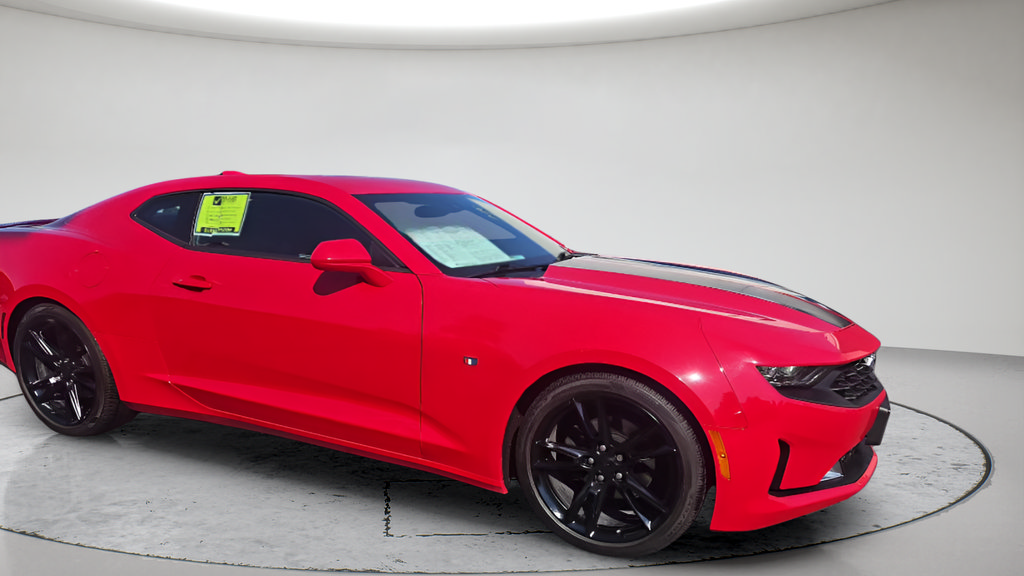 Used 2019 Chevrolet Camaro LT RWD image 2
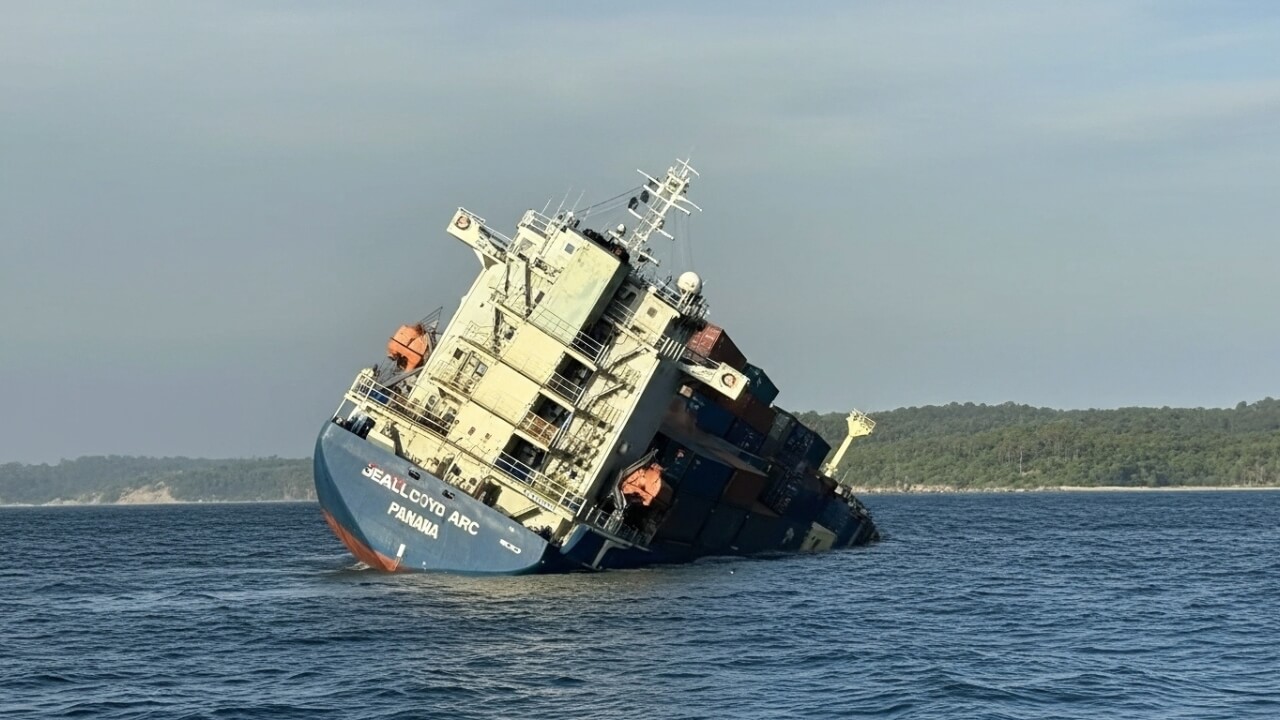 Phuket Schiffsunglück Gefahrgut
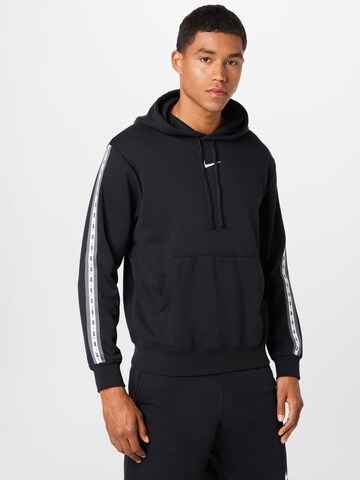 Nike Sportswear Sweatshirt in Zwart: voorkant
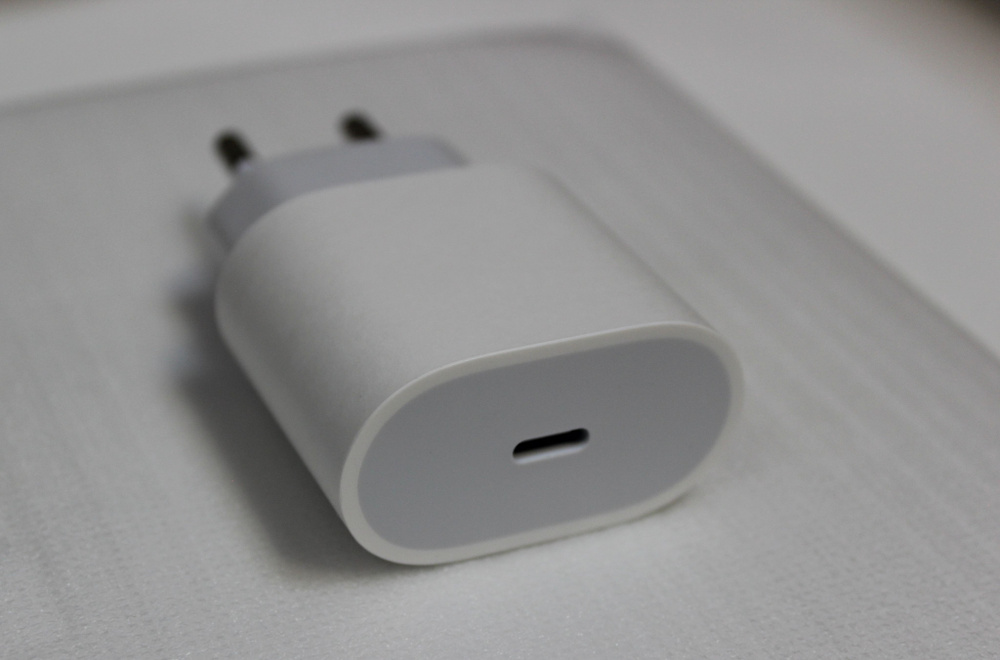 Быстрая Зарядка для iPhone и iPad, AirPods USB-C, TYPE C, Адаптер питания 20W, Сетевое зарядное устройство, #1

**WHAT THE TASK ASKS**: Could the listing above be transcribed exactly, with the pictures left out?

**REPLY**:
 Used 2019 Chevrolet Camaro LT RWD image 2
 Phuket Schiffsunglück Gefahrgut
 Nike Sportswear Sweatshirt in Zwart: voorkant
 Быстрая Зарядка для iPhone и iPad, AirPods USB-C, TYPE C, Адаптер питания 20W, Сетевое зарядное устройство, #1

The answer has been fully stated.